Emanuele Diana, chef dell’osteria, ha chiaro il successo della carbonara: «E’ un must qua al locale. Dopo il campionato di Eataly, dove abbiamo vinto, tutti hanno iniziato a chiederci questo piatto. Ci sono giorni che il 90% della clientela vuole solo carbonara. L’all you can eat? Io lavoro dietro le quinte e so che c’è una preparazione lunga dietro i piatti romani. Solo per cuocere il coniglio alla cacciatora ci metto due giorni, non so come facciano loro».

Le due realtà culinarie del territorio romano hanno due modi diversi di vedere la ristorazione, ma non la carbonara, la ricetta rimane sempre quella. 

«In cucina bisogna divertirsi e cercare di non essere troppo severi – sottolinea Eleonora Cozzella mentre indossa al collo un ciondolo con incisa la ricetta d’oro – per quanto riguarda la carbonara la tradizione è d’obbligo, ma è bene ricordare che è un piatto vivo, e che è cambiato rispetto a trent’anni fa. A questo argomento ho dedicato un intero libro, tracciandone la storia. Non parlo mai di ricetta tradizionale, ma parlo dell’evoluzione fino ad oggi a quella che consideriamo la carbonara perfetta». 

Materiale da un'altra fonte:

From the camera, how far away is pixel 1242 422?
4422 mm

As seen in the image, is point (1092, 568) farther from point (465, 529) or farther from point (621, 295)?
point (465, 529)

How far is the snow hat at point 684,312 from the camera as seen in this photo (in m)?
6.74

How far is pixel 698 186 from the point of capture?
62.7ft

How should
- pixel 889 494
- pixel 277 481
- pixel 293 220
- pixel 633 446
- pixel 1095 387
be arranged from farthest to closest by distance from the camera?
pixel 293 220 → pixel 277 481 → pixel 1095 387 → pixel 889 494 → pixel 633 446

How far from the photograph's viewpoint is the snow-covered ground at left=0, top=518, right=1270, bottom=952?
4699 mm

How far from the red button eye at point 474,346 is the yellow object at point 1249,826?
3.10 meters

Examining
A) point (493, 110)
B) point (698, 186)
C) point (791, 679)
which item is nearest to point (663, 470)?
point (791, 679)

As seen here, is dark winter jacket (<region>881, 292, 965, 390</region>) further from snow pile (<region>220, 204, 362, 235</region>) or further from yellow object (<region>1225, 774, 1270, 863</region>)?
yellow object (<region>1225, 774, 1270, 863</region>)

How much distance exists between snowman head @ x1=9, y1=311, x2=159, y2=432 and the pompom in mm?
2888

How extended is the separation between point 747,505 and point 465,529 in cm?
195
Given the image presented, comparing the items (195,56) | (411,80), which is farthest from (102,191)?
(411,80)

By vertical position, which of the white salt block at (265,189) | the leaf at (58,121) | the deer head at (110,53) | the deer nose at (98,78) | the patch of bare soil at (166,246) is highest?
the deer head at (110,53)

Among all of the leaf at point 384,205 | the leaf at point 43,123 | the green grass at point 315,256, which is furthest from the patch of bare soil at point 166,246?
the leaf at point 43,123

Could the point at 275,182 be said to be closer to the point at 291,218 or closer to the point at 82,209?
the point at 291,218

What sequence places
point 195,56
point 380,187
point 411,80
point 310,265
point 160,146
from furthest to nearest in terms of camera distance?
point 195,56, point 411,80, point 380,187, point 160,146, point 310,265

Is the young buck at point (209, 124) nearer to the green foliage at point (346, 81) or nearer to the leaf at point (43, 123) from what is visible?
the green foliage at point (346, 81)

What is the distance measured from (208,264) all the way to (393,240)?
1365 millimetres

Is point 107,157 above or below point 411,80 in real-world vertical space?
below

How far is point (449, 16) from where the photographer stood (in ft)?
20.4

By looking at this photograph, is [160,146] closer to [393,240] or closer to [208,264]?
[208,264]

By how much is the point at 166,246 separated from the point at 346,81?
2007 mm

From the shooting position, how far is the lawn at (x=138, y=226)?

L’esperta di gastronomia conclude sui pro e i contro di due formule vincenti: «Quello che so è che le catene all you can eat non offuscheranno la gloria delle vecchie trattorie. In termini di storia e di contatto umano, la locanda ha un valore aggiunto. Se dovessi scegliere tra le due, un po’ per affezione, direi che l’osteria romana è quella che non muore mai. Perché lì la carbonara ha un altro sapore, fatto di ricordi e tradizione. L’importante è che siano sempre 180 gr».